Because faces, inconveniently for AI filters, actually move. They laugh, frown, animate and exist under all manner of lighting conditions. The most successful aesthetic work must therefore consider the whole face, not as a static image, but as living architecture, with its own structure, proportions, skin quality, expression and emotional cadence. During a Clinic 42 consultation, there is time to carefully assess each angle, looking at how features relate to one another, how the skin behaves, and how any intervention might support the face rather than overwrite it.

This is where medical training matters. At Clinic 42, the initial consultation with one of its doctors includes a review of any underlying medical conditions, essential groundwork that ensures treatments are tailored not only to a patient’s goals, but to their physiology.

In a culture newly fluent in tweakment terminology, from baby Botox and polynucleotides to laser stacking, skin tightening and the ever-expanding glossary of glowmaxxing, jawchitecture and other crimes against language, it can be tempting to treat aesthetic medicine as a menu. The wiser approach is clinical, not conversational. What works beautifully for one face may look laboured on another, while a treatment that promises a fashionable result may be entirely wrong for a patient’s anatomy, medical history or long-term skin health.

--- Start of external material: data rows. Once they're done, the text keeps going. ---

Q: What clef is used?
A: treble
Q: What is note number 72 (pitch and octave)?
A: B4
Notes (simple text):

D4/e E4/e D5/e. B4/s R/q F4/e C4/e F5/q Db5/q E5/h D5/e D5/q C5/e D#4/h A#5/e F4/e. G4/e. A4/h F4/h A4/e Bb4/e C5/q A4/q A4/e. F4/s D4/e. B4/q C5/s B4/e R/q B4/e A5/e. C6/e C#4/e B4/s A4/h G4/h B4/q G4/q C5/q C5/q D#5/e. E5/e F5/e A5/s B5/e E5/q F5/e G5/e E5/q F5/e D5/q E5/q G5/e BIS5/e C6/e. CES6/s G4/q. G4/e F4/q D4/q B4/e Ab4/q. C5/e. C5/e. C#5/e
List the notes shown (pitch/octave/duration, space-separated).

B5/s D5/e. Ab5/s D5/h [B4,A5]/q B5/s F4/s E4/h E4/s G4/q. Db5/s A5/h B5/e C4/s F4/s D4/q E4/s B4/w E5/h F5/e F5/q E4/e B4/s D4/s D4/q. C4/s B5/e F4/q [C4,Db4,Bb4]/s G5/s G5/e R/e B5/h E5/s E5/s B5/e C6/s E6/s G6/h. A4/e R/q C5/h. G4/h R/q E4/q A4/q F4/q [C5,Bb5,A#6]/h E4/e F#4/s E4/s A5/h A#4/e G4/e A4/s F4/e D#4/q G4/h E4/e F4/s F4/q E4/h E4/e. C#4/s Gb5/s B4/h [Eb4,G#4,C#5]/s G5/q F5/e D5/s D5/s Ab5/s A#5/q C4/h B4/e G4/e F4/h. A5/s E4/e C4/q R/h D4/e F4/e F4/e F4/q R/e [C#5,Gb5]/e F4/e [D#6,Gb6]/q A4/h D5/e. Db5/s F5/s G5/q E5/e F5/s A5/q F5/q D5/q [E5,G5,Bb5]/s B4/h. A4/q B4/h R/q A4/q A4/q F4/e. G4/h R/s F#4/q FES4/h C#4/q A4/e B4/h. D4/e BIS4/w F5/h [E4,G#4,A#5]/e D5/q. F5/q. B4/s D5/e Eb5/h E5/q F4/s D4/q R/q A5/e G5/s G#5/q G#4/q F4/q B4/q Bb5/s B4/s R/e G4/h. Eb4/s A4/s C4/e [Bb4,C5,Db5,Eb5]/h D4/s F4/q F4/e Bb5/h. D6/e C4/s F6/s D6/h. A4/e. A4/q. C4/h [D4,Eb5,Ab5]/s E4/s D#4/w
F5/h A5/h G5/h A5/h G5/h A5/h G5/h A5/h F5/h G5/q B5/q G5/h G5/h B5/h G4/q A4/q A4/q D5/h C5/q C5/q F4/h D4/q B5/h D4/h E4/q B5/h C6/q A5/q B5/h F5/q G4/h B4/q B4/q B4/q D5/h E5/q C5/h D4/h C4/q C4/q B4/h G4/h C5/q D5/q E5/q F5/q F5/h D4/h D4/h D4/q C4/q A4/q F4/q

In some cases, an injectable treatment may not be the right first step at all. Dr Selkon may recommend alternative modalities or non-injectable options that better support the patient’s goals without compromising safety. 

The point, in the end, is to make expectations sharper, smarter and more useful. Digital perfection is instant, flat and unrealistic; true aesthetic confidence is more nuanced, built around the face
a person actually has. At Clinic 42, the ambition is not to chase the homogenised face of the internet, but to enhance individuality with discretion, expertise and restraint, allowing results to remain expressive, believable and quietly enduring.

Which may be the most modern luxury of all: not looking filtered, not looking fixed, and certainly not looking like everyone else. Instead, looking unmistakably, intelligently and beautifully like yourself.